Sono parole pesanti come macigni quelle pronunciate dal pubblico ministero della Dda di Cagliari, Paolo De Angelis, che ieri ha concluso la requisitoria nel processo scaturito dall’operazione “Terra Promessa” sul racket della prostituzione tra Sassari e la Gallura.

Parole necessarie perché i giudici della corte d’assise potessero avere piena coscienza del dramma personale vissuto dalle donne vittime di uomini senza scrupoli disposti a venderle al miglior offerente. La richiesta di condanna per gli undici imputati (assistiti dagli avvocati Nicola Lucchi, Carlo Pinna Parpaglia, Maurizio Serra e Salvatore Castronuovo) è esemplare: 180 anni complessivi di reclusione con pene individuali che vanno da un massimo di 18 anni a un minimo di 11. Ha ricostruito, De Angelis, con grande scrupolo i dialoghi drammatici delle donne nigeriane «che da soli bastano a considerare colpevoli gli imputati oltre ogni ragionevole dubbio».

Diciassette in tutto le persone che nel 2006 furono arrestate dai carabinieri con l’accusa di associazione per delinquere finalizzata al traffico di esseri umani, riduzione in schiavitù, induzione, sfruttamento e favoreggiamento della prostituzione. Il pm della Dda ha illustrato alla corte presieduta da Plinia Azzena (a latere il giudice togato Antonello Spano e i popolari) la fitta rete di rapporti che legava gli imputati attraverso una mappatura dei diversi paesi europei nei quali i presunti sfruttatori si spostavano. La donna che per prima nel 2006 denunciò ai carabinieri il racket della prostituzione – di cui purtroppo era rimasta vittima – studiava Economia all’Università di Delta State, in Nigeria. Lo ha fatto fino a quando non è caduta, suo malgrado, nella trappola di un’associazione per delinquere che le ha sconvolto la vita. La 29enne nigeriana a un certo punto aveva avuto la fortuna di incontrare un uomo perbene del quale si era innamorata e alla fine – come nella trama di Pretty Woman – l’aveva salvata convincendola a denunciare tutto ai carabinieri di Olbia.

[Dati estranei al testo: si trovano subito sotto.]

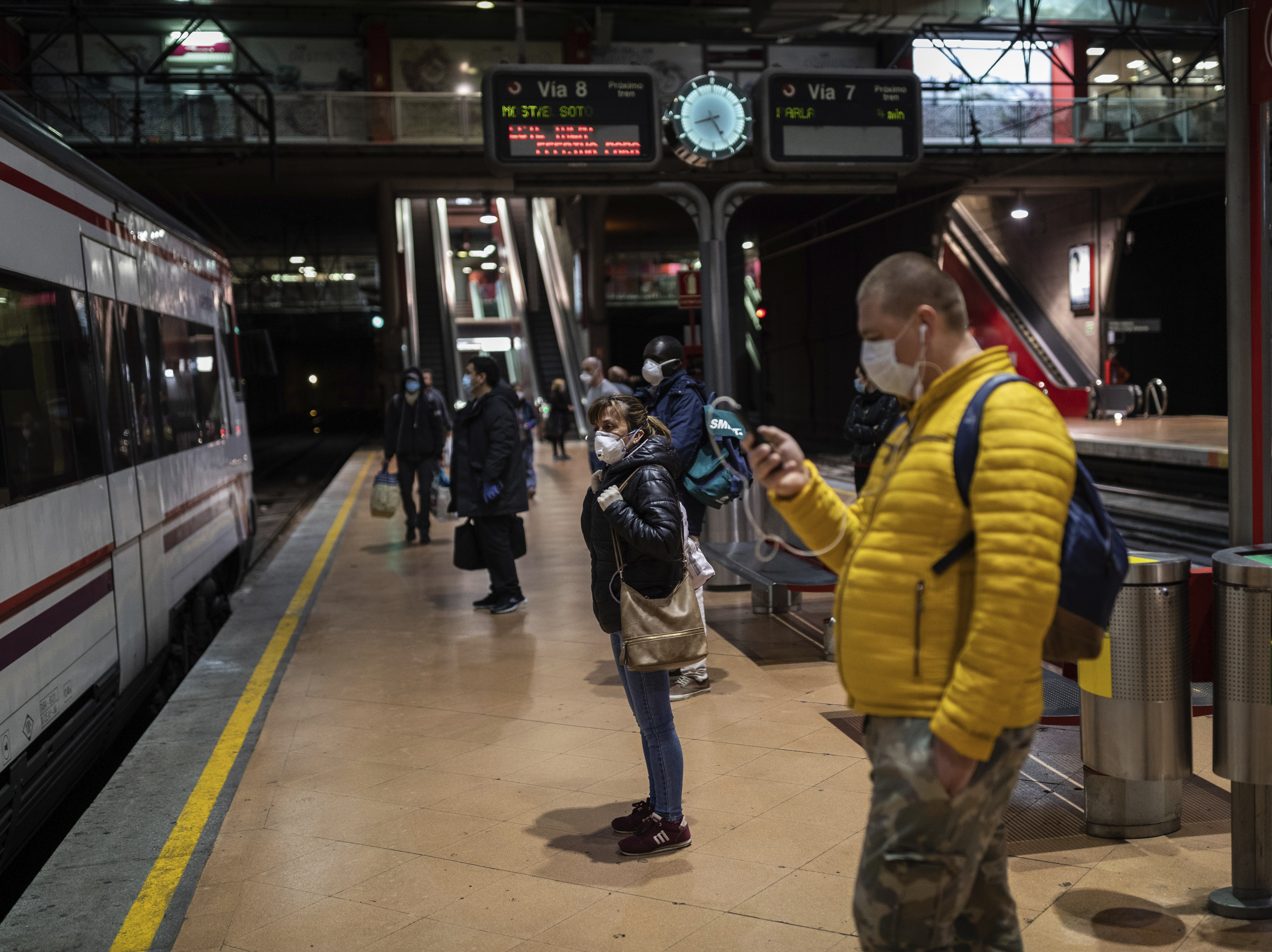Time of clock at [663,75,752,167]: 8:25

De Angelis nella sua discussione si è soffermato sulla riduzione in schiavitù spiegando che – uscendo dalla concezione più classica e antica delle catene – questa tipologia di reato comprende una condizione di soggezione continuativa sia in senso fisico che psicologico. «Un asservimento della vittima sotto il potere del padrone, la donna proprietà di chi l’ha acquistata, importata e messa sul marciapiede a produrre soldi». Di questo viveva il regime associativo fatto di esportatori e importatrici, con una cupola e vari componenti ai quali veniva affidato un ruolo ben definito.

Il 30 gennaio la parola passa al primo degli avvocati difensori: Salvatore Castronuovo.